PROBLEM:
I would like every line of the records below that contains the word "label" copied.

-------- RECORD EXCERPTS --------

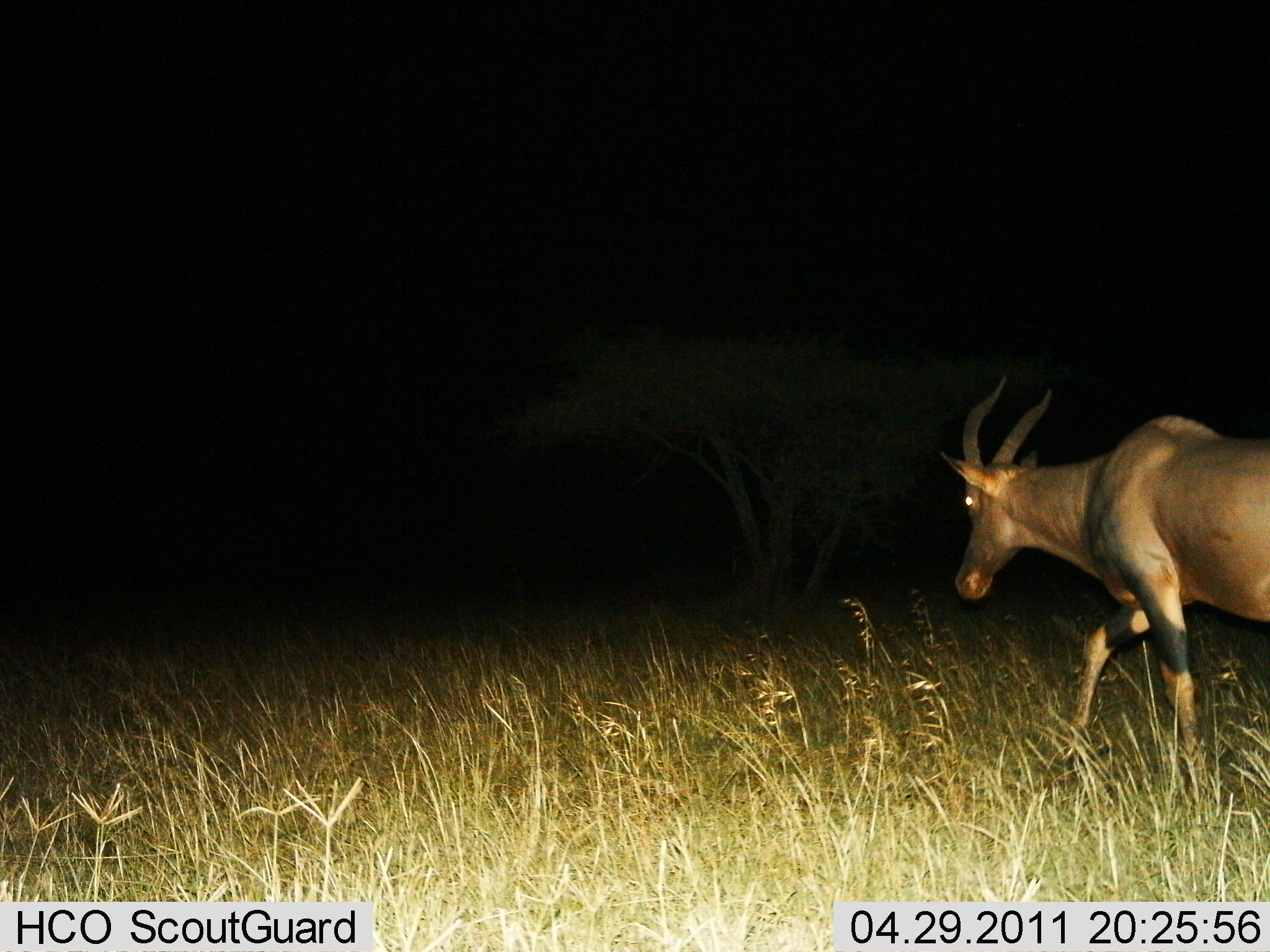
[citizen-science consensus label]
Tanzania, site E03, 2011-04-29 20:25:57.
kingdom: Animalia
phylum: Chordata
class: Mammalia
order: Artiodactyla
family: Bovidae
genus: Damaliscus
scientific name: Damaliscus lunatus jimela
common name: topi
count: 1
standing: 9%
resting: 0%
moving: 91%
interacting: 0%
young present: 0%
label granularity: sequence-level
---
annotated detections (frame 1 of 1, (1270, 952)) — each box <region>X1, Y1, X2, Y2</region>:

--------

OUTPUT OF THE TASK:
[citizen-science consensus label]
label granularity: sequence-level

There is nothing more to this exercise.